Boris Gelfand
(June 24, 1968)
Rating Elo –
Boris was born in Minsk in a family with a background typical for Soviet intelligentsia. He learnt to play chess at the age of four and at six he began to attend chess classes for children. His first tutor was his father who spent time together with his son solving the puzzles from the book about chess, Journey to the Chess Kingdom. Boris very soon distinguished himself from among his peers by his brilliant tactical talent and his interest for endgames.

Boris Gelfand received classical chess training under the tuition of the prominent Belarusian teacher and theoretician Albert Kapengut. Between 1980 and 1983 Boris attended the school led by Tigran Petrosian, the nine-time Olympic chess gold medalist.
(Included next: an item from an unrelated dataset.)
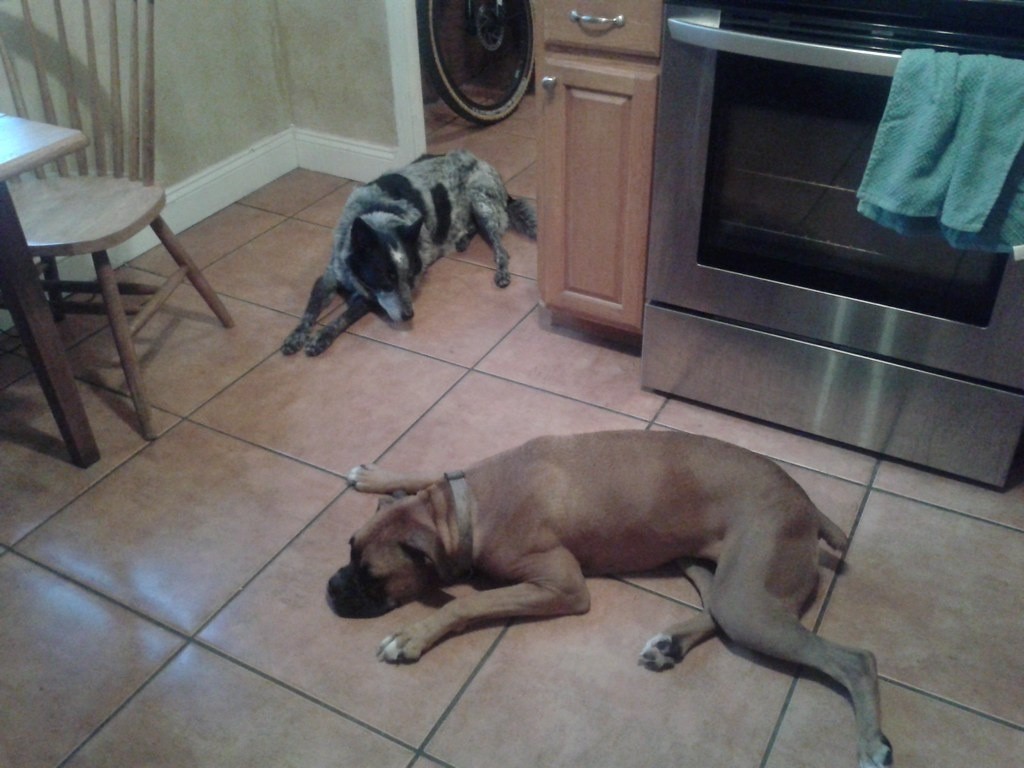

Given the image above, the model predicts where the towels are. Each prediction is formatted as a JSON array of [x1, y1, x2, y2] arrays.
[[856, 41, 1024, 257]]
Gelfand’s first big victory was the winning of the Sokolsky Memorial in 1983 when he was only 15 (5 years earlier that same tournament marked the beginning of Garry Kasparov’s rise to prominence as well). He became the Champion of Belarus in 1984 and 1985, the USSR Junior Champion in 1985, the European Junior Champion in U20 in 1987. In 1989 Boris made his first appearance at the USSR Championship where he won a bronze medal. This achievement made him part of the Soviet team, in which capacity he won the European Team Championships.

The Palma de Mallorca Open – the qualifying tournament of the World Grandmasters’ Association – proved to be a real milestone in Gelfand’s career: the victory earned Boris international acclaim. Boris was awarded the title of grandmaster having skipped the title of international master! In 1990 Boris became a Candidate – after winning the Manila Interzonal, he was second behind Garry Kasparov in the first championship in Linares. In the first Candidates Gelfand prevailed over Predrag Nikolic, but his claims to the chess crown were barred by Nigel Short who beat the Belarusian grandmaster in 1991 5:3.

In 1993 Gelfand again qualified for the FIDE Candidates event by winning an Interzonal in Biel. He then defeated Adams 5-3 and Vladimir Kramnik 4.5-3.5, losing, however, to Anatoly Karpov in the Candidates Final 6-3.

Throughout the 90s, Gelfand retained his position among the top 10 chess players of the world. In 1998 Boris emigrated from Belarus to Israel and became naturalized. He pursued his career with a fairly successful participation in FIDE world championship tournaments and knockout world championships, nevertheless, still remaining somewhat on the sidelines, failing for the time being to rise to the top of the rankings. But losing heart is not at all like Boris; he continued to work hard on improving his game, and as soon as 2007 a new major success came his way. He first defeated Rustam Kasimdzhanov and Gata Kamsky in Candidates matches, qualifying as practically the only challenger to Anand at the Championship tournament held in Mexico City. The result was, however, rather upsetting: in the end Gelfand tied for second with Kramnik, a point behind the world champion.

In 2009, the Israeli grandmaster won the FIDE World Cup in Khanty-Mansiysk, despite (or perhaps thanks to) being the oldest participant. The win in the World Cup enabled Gelfand to reach the final qualifying for yet another World Championship. The Candidates matches were held in Kazan in May 2011. In the quarter final Boris defeated Shakhriyar Mamedyarov by 2.5-1.5, and then in the semi final he defeated Gata Kamsky in the tiebreaker by 6:4, facing Alexander Grischuk in the final match, winning 3.5:2.5, and thus gaining the right to challenge Viswanathan Anand for the world crown, which the latter had held since 2007. The Anand - Gelfand World Chess Championship was played in Moscow in May 2012 at the Tretyakov Gallery and could be described as an extremely close competition: Boris drew the 12 games played under classical time controls, and in the rapid game tiebreaker Dame Fortune favored the world champion.

2013 was the year that brought Boris Gelfand new big wins: in the Alekhine Memorial he shared first with Aronian, and on the day before his 45th birthday he achieved an extraordinary outright win at the category 22 Tal Memorial, which placed him ahead of the reigning world champion Viswanathan Anand and the then champion-to-be Magnus Carlsen, who was a candidate at the time.

Boris is distinguished for his great love and devotion to chess, these qualities apparently not waning with years passing. He is also an extremely learned person, a conversation with whom on almost any subject would invariably be deep and enjoyable. As one of his younger seconds Maxim Rodstein puts it, Boris has been able to teach him a lot both in terms of chess and in terms of worldly wisdom. Boris likes reading, with quality Russian prose being his choice of literature. However he never watches movies; moreover, he believes this to be an unhealthy waste of time. The same goes for social networks. Boris is an avid football fan, with FC Barcelona being his favorite team. For example, right after he scored a victory in Kazan, he set off for London to attend the Barcelona v Manchester United match.